### SUPPLIED PASSAGE
Archive for October, 2009

How not to answer secret questions and answers

This one is not quite safe for work, but it’s very funny:

Live Chat Help

Currently experiencing network delays, one moment please….
Network connection re-established.
Adam Brooke: Do you work for the IRS?
Kamyar: Thank you for waiting Sir. Unfortunately we cannot access your password, however we can reset it, which enables you to access your account change the password right away.
Kamyar: Would that be acceptible?
Adam Brooke: Thanks, that would be great
Kamyar: Very well Sir. In order to process your request, please provide us with the answer to your secret question :
“How long is you cock?”. This is for authentication purposes and is part of our security policy.
Adam Brooke: Very or long
Currently experiencing network delays, one moment please….
Network connection re-established.
Kamyar: Thank you. I will accept that. The exact answer we have on file is “Very!”. Your temporary password is reset to “brooke”.
Kamyar: Please try to sign in again and kindly confirm once you are signed in.
Adam Brooke: I really hope you are laughing too. Thanks for being so professional.

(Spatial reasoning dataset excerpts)
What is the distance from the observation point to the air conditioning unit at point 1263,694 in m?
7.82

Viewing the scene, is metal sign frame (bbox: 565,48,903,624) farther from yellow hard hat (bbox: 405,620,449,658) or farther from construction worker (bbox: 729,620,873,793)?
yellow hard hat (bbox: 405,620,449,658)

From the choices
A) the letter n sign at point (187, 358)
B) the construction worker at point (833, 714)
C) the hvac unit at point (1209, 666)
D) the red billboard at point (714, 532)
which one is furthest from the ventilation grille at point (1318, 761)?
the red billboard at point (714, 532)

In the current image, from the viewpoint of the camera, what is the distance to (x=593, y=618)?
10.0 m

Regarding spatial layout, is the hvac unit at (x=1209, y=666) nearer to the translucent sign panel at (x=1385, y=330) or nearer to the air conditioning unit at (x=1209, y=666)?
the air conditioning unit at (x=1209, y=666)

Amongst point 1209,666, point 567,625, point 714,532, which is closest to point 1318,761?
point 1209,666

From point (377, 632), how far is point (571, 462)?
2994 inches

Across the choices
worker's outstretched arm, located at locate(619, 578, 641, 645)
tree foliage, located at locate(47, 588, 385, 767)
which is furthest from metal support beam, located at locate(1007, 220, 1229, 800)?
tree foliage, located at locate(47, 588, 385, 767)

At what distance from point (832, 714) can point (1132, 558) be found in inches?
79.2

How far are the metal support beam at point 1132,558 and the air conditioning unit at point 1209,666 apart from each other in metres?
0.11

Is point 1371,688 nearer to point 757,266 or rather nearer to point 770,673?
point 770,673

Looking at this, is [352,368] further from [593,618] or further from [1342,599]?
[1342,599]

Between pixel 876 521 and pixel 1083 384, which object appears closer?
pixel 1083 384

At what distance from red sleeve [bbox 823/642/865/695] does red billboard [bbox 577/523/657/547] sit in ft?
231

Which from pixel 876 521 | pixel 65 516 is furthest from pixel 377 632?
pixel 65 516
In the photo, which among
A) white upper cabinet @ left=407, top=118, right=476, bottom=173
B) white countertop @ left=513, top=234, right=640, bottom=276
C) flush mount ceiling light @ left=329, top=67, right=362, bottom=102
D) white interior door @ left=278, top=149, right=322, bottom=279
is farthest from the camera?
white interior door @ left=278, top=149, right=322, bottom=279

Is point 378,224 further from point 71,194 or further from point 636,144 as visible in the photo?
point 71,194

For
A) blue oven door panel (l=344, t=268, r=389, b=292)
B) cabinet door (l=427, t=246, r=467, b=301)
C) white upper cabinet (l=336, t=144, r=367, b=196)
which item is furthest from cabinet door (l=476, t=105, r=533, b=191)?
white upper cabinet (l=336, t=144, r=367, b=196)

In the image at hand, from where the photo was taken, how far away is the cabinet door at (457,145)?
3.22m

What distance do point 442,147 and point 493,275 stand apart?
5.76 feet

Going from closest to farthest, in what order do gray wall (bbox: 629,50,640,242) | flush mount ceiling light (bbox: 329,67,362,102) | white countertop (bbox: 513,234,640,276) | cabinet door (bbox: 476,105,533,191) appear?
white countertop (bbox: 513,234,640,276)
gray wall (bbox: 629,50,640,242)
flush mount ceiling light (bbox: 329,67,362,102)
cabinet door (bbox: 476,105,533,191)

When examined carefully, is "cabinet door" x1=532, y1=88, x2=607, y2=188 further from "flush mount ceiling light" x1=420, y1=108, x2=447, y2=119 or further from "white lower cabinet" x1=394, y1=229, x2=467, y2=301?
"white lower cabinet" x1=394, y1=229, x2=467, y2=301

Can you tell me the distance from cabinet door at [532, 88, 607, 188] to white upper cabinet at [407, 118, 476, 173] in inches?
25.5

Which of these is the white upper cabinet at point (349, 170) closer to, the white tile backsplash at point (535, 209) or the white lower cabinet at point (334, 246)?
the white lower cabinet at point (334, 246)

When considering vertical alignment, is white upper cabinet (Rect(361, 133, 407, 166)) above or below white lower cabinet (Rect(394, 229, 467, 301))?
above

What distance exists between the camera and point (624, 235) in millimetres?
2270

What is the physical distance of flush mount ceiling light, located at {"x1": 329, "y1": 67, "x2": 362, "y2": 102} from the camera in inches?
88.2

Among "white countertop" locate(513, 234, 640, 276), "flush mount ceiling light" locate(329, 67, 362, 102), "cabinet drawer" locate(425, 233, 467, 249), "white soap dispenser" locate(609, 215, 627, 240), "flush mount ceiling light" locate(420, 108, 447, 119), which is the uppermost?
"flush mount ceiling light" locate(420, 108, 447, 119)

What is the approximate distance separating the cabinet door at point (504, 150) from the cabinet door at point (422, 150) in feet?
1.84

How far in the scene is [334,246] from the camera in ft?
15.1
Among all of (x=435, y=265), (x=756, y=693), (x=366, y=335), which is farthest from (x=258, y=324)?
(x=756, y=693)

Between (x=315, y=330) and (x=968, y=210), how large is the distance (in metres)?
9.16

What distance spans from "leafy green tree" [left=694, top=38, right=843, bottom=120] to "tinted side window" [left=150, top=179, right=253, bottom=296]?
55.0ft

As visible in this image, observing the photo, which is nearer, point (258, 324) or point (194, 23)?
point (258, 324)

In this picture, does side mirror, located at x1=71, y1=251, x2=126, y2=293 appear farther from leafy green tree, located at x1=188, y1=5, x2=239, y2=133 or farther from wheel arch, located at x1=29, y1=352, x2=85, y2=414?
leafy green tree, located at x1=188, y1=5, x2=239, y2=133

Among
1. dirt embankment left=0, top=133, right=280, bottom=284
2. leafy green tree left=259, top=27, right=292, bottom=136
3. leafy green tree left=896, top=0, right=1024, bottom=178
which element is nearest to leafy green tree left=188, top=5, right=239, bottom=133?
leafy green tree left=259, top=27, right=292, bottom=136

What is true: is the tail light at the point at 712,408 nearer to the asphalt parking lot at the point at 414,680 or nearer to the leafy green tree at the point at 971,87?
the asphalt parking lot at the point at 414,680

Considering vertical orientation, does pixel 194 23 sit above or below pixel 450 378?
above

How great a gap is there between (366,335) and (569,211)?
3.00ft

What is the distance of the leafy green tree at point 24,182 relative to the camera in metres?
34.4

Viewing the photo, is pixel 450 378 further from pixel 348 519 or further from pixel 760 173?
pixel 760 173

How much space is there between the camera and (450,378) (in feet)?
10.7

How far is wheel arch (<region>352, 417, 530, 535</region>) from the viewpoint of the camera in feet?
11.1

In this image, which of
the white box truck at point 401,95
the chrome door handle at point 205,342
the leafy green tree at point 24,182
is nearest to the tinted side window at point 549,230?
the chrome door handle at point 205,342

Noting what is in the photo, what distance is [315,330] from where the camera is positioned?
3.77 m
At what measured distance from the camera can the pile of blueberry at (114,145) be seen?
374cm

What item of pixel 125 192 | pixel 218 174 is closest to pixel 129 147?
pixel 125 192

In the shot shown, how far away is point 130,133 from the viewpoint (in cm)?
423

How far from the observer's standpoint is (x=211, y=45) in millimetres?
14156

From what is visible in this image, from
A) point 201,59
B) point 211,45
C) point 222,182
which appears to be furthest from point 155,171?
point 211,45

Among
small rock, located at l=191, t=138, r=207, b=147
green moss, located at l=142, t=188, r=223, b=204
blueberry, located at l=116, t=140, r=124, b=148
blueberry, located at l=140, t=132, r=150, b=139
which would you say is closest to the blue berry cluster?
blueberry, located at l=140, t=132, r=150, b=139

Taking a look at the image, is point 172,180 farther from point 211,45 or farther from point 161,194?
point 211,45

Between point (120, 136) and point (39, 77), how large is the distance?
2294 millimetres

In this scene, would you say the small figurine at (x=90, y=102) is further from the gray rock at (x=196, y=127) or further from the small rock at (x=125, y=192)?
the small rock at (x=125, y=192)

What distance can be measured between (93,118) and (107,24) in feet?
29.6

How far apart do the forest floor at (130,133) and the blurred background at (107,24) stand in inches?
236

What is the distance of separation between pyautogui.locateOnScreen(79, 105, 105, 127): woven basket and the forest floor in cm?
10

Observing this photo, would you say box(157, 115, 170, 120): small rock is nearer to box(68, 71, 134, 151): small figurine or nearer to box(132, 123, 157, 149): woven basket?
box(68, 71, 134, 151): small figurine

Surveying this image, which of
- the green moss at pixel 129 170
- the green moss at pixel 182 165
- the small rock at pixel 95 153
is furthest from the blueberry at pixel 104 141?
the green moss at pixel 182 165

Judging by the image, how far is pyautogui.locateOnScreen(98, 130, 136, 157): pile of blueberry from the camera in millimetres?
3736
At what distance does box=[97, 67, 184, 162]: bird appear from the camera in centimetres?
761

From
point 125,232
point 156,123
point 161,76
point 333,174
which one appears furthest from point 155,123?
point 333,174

### EXERCISE INSTRUCTIONS
A. In the live chat transcript, what is the temporary password reset to?
B. Repeat the part of the live chat transcript starting with "Kamyar: Thank you for" and going on through "being so professional.".

### SOLUTIONS BELOW
A. It is reset to "brooke".

B.
Kamyar: Thank you for waiting Sir. Unfortunately we cannot access your password, however we can reset it, which enables you to access your account change the password right away.
Kamyar: Would that be acceptible?
Adam Brooke: Thanks, that would be great
Kamyar: Very well Sir. In order to process your request, please provide us with the answer to your secret question :
“How long is you cock?”. This is for authentication purposes and is part of our security policy.
Adam Brooke: Very or long
Currently experiencing network delays, one moment please….
Network connection re-established.
Kamyar: Thank you. I will accept that. The exact answer we have on file is “Very!”. Your temporary password is reset to “brooke”.
Kamyar: Please try to sign in again and kindly confirm once you are signed in.
Adam Brooke: I really hope you are laughing too. Thanks for being so professional.